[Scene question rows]

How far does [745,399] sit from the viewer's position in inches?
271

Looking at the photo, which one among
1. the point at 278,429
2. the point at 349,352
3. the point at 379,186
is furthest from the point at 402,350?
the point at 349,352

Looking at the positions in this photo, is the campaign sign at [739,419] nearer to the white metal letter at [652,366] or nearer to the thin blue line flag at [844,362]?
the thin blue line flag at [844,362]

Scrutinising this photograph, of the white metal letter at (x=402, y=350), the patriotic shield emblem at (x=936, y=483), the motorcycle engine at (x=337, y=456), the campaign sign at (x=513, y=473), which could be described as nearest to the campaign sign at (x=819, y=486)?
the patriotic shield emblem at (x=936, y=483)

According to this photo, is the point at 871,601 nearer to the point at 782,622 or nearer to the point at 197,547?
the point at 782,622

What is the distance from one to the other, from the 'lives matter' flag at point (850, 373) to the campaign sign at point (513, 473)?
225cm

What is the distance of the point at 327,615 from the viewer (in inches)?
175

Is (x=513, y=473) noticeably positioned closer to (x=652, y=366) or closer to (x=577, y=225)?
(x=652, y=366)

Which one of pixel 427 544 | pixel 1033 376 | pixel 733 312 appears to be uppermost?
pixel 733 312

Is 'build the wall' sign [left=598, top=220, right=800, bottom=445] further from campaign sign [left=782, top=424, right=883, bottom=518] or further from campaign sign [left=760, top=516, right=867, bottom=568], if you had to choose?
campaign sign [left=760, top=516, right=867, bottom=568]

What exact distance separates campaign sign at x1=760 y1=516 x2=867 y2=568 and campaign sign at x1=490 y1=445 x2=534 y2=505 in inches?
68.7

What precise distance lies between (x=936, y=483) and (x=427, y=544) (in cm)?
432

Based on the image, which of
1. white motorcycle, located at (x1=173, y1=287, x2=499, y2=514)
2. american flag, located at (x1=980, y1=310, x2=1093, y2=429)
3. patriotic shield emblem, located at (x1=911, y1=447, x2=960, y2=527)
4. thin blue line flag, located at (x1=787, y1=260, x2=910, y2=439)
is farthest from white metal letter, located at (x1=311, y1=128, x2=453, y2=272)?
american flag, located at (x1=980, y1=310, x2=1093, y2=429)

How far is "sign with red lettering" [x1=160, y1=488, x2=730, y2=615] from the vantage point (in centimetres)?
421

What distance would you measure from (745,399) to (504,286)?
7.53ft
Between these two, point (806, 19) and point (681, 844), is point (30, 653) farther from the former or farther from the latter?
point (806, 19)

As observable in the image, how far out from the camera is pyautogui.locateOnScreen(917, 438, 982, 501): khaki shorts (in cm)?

## What you need to do
Copy out the rows word for word, starting at the line containing "Based on the image, which of" and continuing through the end of the rows, with both ends included.

## Solution to this problem
Based on the image, which of
1. white motorcycle, located at (x1=173, y1=287, x2=499, y2=514)
2. american flag, located at (x1=980, y1=310, x2=1093, y2=429)
3. patriotic shield emblem, located at (x1=911, y1=447, x2=960, y2=527)
4. thin blue line flag, located at (x1=787, y1=260, x2=910, y2=439)
is farthest from white metal letter, located at (x1=311, y1=128, x2=453, y2=272)?
american flag, located at (x1=980, y1=310, x2=1093, y2=429)

How far is "sign with red lettering" [x1=160, y1=488, x2=730, y2=615] from the vantage point (in centimetres)?
421

What distance would you measure from (745,399) to (504,286)?
7.53ft
Between these two, point (806, 19) and point (681, 844), is point (30, 653) farther from the former or farther from the latter?
point (806, 19)

As observable in the image, how far out from the camera is pyautogui.locateOnScreen(917, 438, 982, 501): khaki shorts (in cm)?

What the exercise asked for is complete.